== Work order ==
Transcription should be exact. Include all entries.

[Stored data entries]
________________________

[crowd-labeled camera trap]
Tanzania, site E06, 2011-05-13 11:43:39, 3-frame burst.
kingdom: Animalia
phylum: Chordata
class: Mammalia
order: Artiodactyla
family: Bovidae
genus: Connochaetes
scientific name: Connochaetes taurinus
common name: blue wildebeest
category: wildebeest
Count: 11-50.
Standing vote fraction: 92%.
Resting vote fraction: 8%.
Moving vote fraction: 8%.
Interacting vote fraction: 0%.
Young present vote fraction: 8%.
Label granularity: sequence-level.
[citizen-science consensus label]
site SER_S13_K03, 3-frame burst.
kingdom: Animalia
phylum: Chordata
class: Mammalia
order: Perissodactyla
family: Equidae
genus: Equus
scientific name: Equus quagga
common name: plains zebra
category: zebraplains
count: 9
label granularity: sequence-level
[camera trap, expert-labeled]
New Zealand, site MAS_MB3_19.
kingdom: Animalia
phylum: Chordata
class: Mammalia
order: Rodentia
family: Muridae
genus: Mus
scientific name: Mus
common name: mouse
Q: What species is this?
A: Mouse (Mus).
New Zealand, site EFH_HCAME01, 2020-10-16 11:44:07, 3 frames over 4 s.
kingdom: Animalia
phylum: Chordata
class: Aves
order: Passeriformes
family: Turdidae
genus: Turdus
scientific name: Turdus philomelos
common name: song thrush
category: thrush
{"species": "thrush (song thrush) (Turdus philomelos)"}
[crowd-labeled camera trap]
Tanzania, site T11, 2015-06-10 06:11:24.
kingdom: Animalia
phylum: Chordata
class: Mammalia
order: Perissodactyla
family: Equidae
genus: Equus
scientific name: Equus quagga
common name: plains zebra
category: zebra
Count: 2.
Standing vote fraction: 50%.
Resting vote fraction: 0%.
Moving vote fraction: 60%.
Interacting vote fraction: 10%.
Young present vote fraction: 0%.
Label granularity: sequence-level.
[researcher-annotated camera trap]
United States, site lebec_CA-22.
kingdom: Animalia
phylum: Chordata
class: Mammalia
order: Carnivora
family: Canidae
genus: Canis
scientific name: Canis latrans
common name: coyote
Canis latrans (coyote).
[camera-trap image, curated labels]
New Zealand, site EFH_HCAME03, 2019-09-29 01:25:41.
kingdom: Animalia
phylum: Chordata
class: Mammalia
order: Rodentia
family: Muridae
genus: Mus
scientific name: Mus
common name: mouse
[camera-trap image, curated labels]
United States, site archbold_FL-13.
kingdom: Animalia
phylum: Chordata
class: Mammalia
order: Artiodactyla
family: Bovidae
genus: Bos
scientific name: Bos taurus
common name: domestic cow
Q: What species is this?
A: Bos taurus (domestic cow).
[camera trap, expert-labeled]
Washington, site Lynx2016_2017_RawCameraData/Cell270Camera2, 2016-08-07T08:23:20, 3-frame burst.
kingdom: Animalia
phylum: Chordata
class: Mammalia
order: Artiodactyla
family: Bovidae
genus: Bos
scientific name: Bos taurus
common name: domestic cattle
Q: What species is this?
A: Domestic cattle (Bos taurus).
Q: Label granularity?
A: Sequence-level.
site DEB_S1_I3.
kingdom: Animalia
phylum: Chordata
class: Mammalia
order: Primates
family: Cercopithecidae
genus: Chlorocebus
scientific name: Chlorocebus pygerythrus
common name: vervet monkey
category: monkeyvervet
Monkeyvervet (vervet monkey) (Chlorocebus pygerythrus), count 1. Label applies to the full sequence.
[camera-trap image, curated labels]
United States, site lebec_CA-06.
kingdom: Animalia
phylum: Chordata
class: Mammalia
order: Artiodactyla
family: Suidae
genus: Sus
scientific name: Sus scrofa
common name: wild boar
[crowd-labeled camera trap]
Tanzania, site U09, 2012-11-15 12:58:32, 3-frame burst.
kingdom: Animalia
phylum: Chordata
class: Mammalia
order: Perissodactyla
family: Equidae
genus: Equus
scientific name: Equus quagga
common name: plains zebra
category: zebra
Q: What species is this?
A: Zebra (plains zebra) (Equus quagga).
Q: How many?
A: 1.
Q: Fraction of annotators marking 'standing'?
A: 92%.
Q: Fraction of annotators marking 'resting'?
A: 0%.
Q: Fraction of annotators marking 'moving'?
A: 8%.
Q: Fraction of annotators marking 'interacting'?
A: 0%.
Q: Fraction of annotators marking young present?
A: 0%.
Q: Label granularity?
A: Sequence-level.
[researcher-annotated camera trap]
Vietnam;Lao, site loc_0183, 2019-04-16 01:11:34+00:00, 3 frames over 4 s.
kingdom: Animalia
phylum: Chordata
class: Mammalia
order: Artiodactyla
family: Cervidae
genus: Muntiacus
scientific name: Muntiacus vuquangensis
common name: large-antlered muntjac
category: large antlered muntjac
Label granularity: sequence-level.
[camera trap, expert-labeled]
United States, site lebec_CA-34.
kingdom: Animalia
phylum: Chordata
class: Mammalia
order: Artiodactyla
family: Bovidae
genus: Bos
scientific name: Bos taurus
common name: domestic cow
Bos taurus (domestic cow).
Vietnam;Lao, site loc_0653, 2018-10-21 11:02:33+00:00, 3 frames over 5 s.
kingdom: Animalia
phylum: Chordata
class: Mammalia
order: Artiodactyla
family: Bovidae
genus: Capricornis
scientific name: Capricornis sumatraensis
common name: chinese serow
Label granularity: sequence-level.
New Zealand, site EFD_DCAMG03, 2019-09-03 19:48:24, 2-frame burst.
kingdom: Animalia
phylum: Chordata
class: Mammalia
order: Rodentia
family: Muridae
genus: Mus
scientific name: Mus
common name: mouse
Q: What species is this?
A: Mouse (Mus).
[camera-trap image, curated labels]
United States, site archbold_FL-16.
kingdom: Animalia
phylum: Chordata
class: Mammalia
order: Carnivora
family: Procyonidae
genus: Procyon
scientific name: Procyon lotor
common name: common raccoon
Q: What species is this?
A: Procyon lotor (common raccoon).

________________________

== Answer box ==
[crowd-labeled camera trap]
Tanzania, site E06, 2011-05-13 11:43:39, 3-frame burst.
kingdom: Animalia
phylum: Chordata
class: Mammalia
order: Artiodactyla
family: Bovidae
genus: Connochaetes
scientific name: Connochaetes taurinus
common name: blue wildebeest
category: wildebeest
Count: 11-50.
Standing vote fraction: 92%.
Resting vote fraction: 8%.
Moving vote fraction: 8%.
Interacting vote fraction: 0%.
Young present vote fraction: 8%.
Label granularity: sequence-level.
[citizen-science consensus label]
site SER_S13_K03, 3-frame burst.
kingdom: Animalia
phylum: Chordata
class: Mammalia
order: Perissodactyla
family: Equidae
genus: Equus
scientific name: Equus quagga
common name: plains zebra
category: zebraplains
count: 9
label granularity: sequence-level
[camera trap, expert-labeled]
New Zealand, site MAS_MB3_19.
kingdom: Animalia
phylum: Chordata
class: Mammalia
order: Rodentia
family: Muridae
genus: Mus
scientific name: Mus
common name: mouse
Q: What species is this?
A: Mouse (Mus).
New Zealand, site EFH_HCAME01, 2020-10-16 11:44:07, 3 frames over 4 s.
kingdom: Animalia
phylum: Chordata
class: Aves
order: Passeriformes
family: Turdidae
genus: Turdus
scientific name: Turdus philomelos
common name: song thrush
category: thrush
{"species": "thrush (song thrush) (Turdus philomelos)"}
[crowd-labeled camera trap]
Tanzania, site T11, 2015-06-10 06:11:24.
kingdom: Animalia
phylum: Chordata
class: Mammalia
order: Perissodactyla
family: Equidae
genus: Equus
scientific name: Equus quagga
common name: plains zebra
category: zebra
Count: 2.
Standing vote fraction: 50%.
Resting vote fraction: 0%.
Moving vote fraction: 60%.
Interacting vote fraction: 10%.
Young present vote fraction: 0%.
Label granularity: sequence-level.
[researcher-annotated camera trap]
United States, site lebec_CA-22.
kingdom: Animalia
phylum: Chordata
class: Mammalia
order: Carnivora
family: Canidae
genus: Canis
scientific name: Canis latrans
common name: coyote
Canis latrans (coyote).
[camera-trap image, curated labels]
New Zealand, site EFH_HCAME03, 2019-09-29 01:25:41.
kingdom: Animalia
phylum: Chordata
class: Mammalia
order: Rodentia
family: Muridae
genus: Mus
scientific name: Mus
common name: mouse
[camera-trap image, curated labels]
United States, site archbold_FL-13.
kingdom: Animalia
phylum: Chordata
class: Mammalia
order: Artiodactyla
family: Bovidae
genus: Bos
scientific name: Bos taurus
common name: domestic cow
Q: What species is this?
A: Bos taurus (domestic cow).
[camera trap, expert-labeled]
Washington, site Lynx2016_2017_RawCameraData/Cell270Camera2, 2016-08-07T08:23:20, 3-frame burst.
kingdom: Animalia
phylum: Chordata
class: Mammalia
order: Artiodactyla
family: Bovidae
genus: Bos
scientific name: Bos taurus
common name: domestic cattle
Q: What species is this?
A: Domestic cattle (Bos taurus).
Q: Label granularity?
A: Sequence-level.
site DEB_S1_I3.
kingdom: Animalia
phylum: Chordata
class: Mammalia
order: Primates
family: Cercopithecidae
genus: Chlorocebus
scientific name: Chlorocebus pygerythrus
common name: vervet monkey
category: monkeyvervet
Monkeyvervet (vervet monkey) (Chlorocebus pygerythrus), count 1. Label applies to the full sequence.
[camera-trap image, curated labels]
United States, site lebec_CA-06.
kingdom: Animalia
phylum: Chordata
class: Mammalia
order: Artiodactyla
family: Suidae
genus: Sus
scientific name: Sus scrofa
common name: wild boar
[crowd-labeled camera trap]
Tanzania, site U09, 2012-11-15 12:58:32, 3-frame burst.
kingdom: Animalia
phylum: Chordata
class: Mammalia
order: Perissodactyla
family: Equidae
genus: Equus
scientific name: Equus quagga
common name: plains zebra
category: zebra
Q: What species is this?
A: Zebra (plains zebra) (Equus quagga).
Q: How many?
A: 1.
Q: Fraction of annotators marking 'standing'?
A: 92%.
Q: Fraction of annotators marking 'resting'?
A: 0%.
Q: Fraction of annotators marking 'moving'?
A: 8%.
Q: Fraction of annotators marking 'interacting'?
A: 0%.
Q: Fraction of annotators marking young present?
A: 0%.
Q: Label granularity?
A: Sequence-level.
[researcher-annotated camera trap]
Vietnam;Lao, site loc_0183, 2019-04-16 01:11:34+00:00, 3 frames over 4 s.
kingdom: Animalia
phylum: Chordata
class: Mammalia
order: Artiodactyla
family: Cervidae
genus: Muntiacus
scientific name: Muntiacus vuquangensis
common name: large-antlered muntjac
category: large antlered muntjac
Label granularity: sequence-level.
[camera trap, expert-labeled]
United States, site lebec_CA-34.
kingdom: Animalia
phylum: Chordata
class: Mammalia
order: Artiodactyla
family: Bovidae
genus: Bos
scientific name: Bos taurus
common name: domestic cow
Bos taurus (domestic cow).
Vietnam;Lao, site loc_0653, 2018-10-21 11:02:33+00:00, 3 frames over 5 s.
kingdom: Animalia
phylum: Chordata
class: Mammalia
order: Artiodactyla
family: Bovidae
genus: Capricornis
scientific name: Capricornis sumatraensis
common name: chinese serow
Label granularity: sequence-level.
New Zealand, site EFD_DCAMG03, 2019-09-03 19:48:24, 2-frame burst.
kingdom: Animalia
phylum: Chordata
class: Mammalia
order: Rodentia
family: Muridae
genus: Mus
scientific name: Mus
common name: mouse
Q: What species is this?
A: Mouse (Mus).
[camera-trap image, curated labels]
United States, site archbold_FL-16.
kingdom: Animalia
phylum: Chordata
class: Mammalia
order: Carnivora
family: Procyonidae
genus: Procyon
scientific name: Procyon lotor
common name: common raccoon
Q: What species is this?
A: Procyon lotor (common raccoon).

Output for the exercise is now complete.